Lecture 11
Score Matching and Diffusion
$$
$$
Score Matching
Previously, in Lecture 10, the concept of the score as the gradient of the log-likelihood was introduced.
For a probability distribution \(\pi(x, \theta)\) parameterized by \(\theta\), the distribution can be thought of as a potential function \(\phi(x, \theta)\) which is normalized by the partition function \(Z(\theta)\):
\[ \pi(x; \theta) = \underbrace{\frac{1}{Z(\theta)}}_{\text{Partition}} \exp(-\underbrace{\phi(x; \theta)}_{\text{Potential}}) \]
The score is defined as:
\[s(x; \theta) := \nabla_x \log \left(\pi(x)\right) = -\nabla_x \phi(x;\theta)\]
The Big Idea
Score matching was first proposed by Hyvärinen in 2005 (Hyvärinen 2005) as a method to estimate model parameters without computing the partition function \(\frac{1}{Z(\theta)}\), which is often computationally expensive or intractable.
Hyvärinen suggested directly matching the score of the model to the score of the data by minimizing the expected squared difference between them:
\[ \min_\theta \mathbb{E}_{x \sim \pi(x)} \left[ \left\| s_{\theta}(x) - s_{\text{true}}(x) \right\|^2 \right] \]
Intuitive Explanation
- If the gradients of two potential functions are equal, the functions themselves differ by at most a constant:
\[ \begin{align*} \nabla_x \phi(x; \theta) &= \nabla_x \phi_\text{true}(x) \implies\\ \phi(x; \theta) &= \phi_\text{true}(x) + C \end{align*} \]
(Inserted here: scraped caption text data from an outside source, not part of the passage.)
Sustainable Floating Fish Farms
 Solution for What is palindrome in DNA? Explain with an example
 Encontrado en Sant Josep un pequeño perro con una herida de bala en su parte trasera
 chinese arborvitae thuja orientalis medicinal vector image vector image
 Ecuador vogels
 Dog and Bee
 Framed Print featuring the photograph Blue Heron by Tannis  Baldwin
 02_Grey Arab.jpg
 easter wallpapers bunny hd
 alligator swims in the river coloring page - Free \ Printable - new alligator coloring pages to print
where \(C\) is a constant independent of \(x\). This follows from the fundamental theorem of calculus and is analogous to the principle in physics that two potentials producing the same field differ by a constant.
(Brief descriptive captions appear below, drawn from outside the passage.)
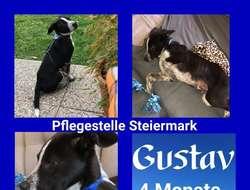 Gustav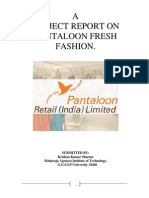 36759537 Pantaloon Project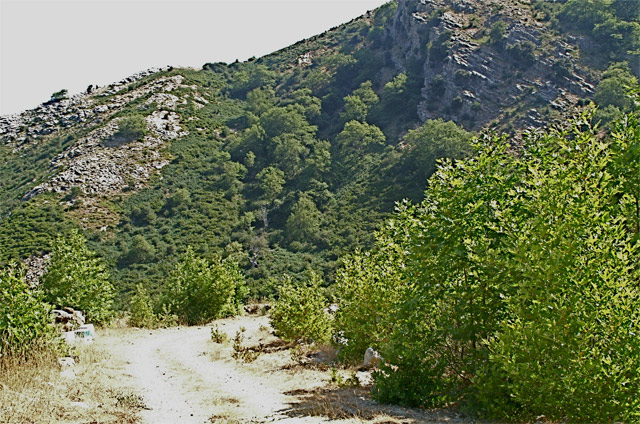 Locality on Mt.Ochi, Evia, GR, where we also found <em>Euboeana castaneivaga</em>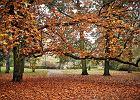 Ostatnie podrygi ciepłej jesieni. Czeka nas słoneczny weekend, a później wiatr i deszcz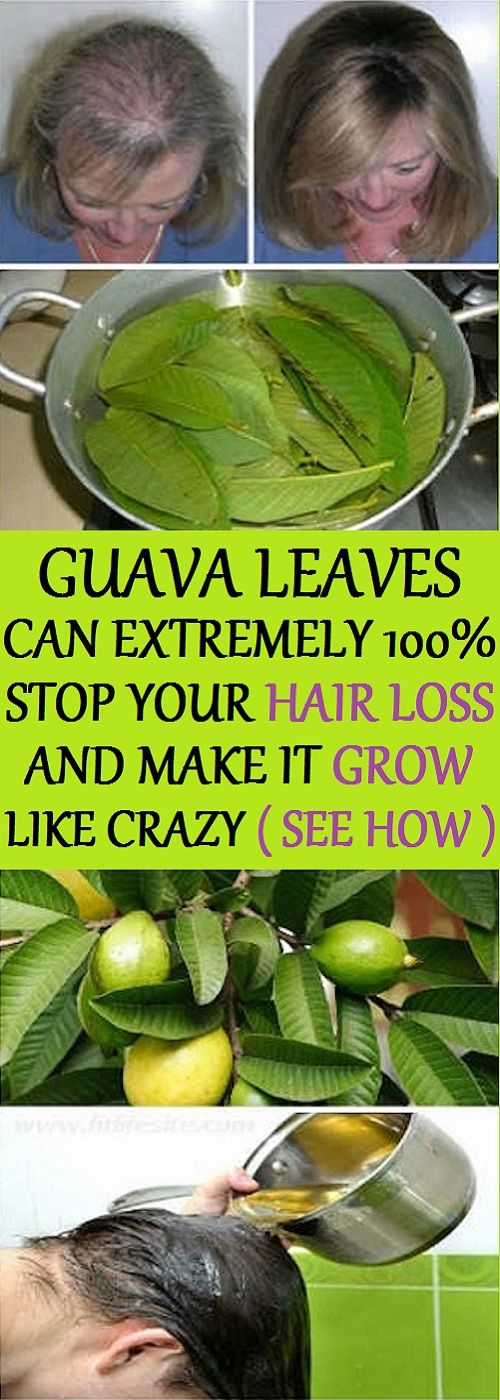 In this article, we are gonna show you the health benefits of guava leaves and h...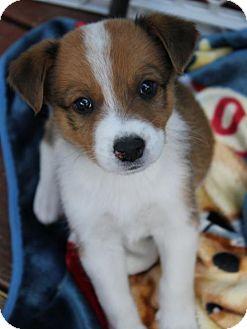 Australian Cattle Dog/Labrador Retriever Mix Puppy for adoption in South Saint Paul, Minnesota - Clover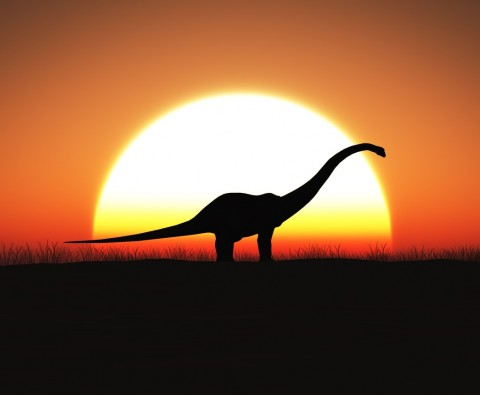Could dinosaurs be brought back to life?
- Normalization by the partition function \(Z(\theta)\) does not affect the relation between the potentials:
The partition function \(Z(\theta)\) adjusts for any constant differences between the potential functions, ensuring the probability distributions are properly normalized:
\[ \begin{align*} \pi(x) &= \frac{1}{Z(\theta)} \exp(-\phi(x; \theta)) \\ &= \frac{1}{Z(\theta)} \exp(-\phi_\text{true}(x) - C) \\ &= \frac{\exp(-C)}{Z(\theta)} \exp(-\phi_\text{true}(x)) \\ &= \frac{1}{Z_{\text{true}}} \exp(-\phi_\text{true}(x)) \\ \end{align*} \]
The relation between the two functions is preserved by the partition function, which absorbs the constant factor \(e^{-C}\) arising from a potential difference of \(C\). The probability distributions must therefore be equal, as shown above.
If we can match the score, then we indirectly match the probability distributions without needing to first compute the partition function. This is the idea behind score matching.
Visualization of Score Matching and Potentials
Show the code
import numpy as np
import pandas as pd
import matplotlib.pyplot as plt
import seaborn as sns
# Set the Seaborn style for modern-looking plots
sns.set(style="whitegrid", context="talk")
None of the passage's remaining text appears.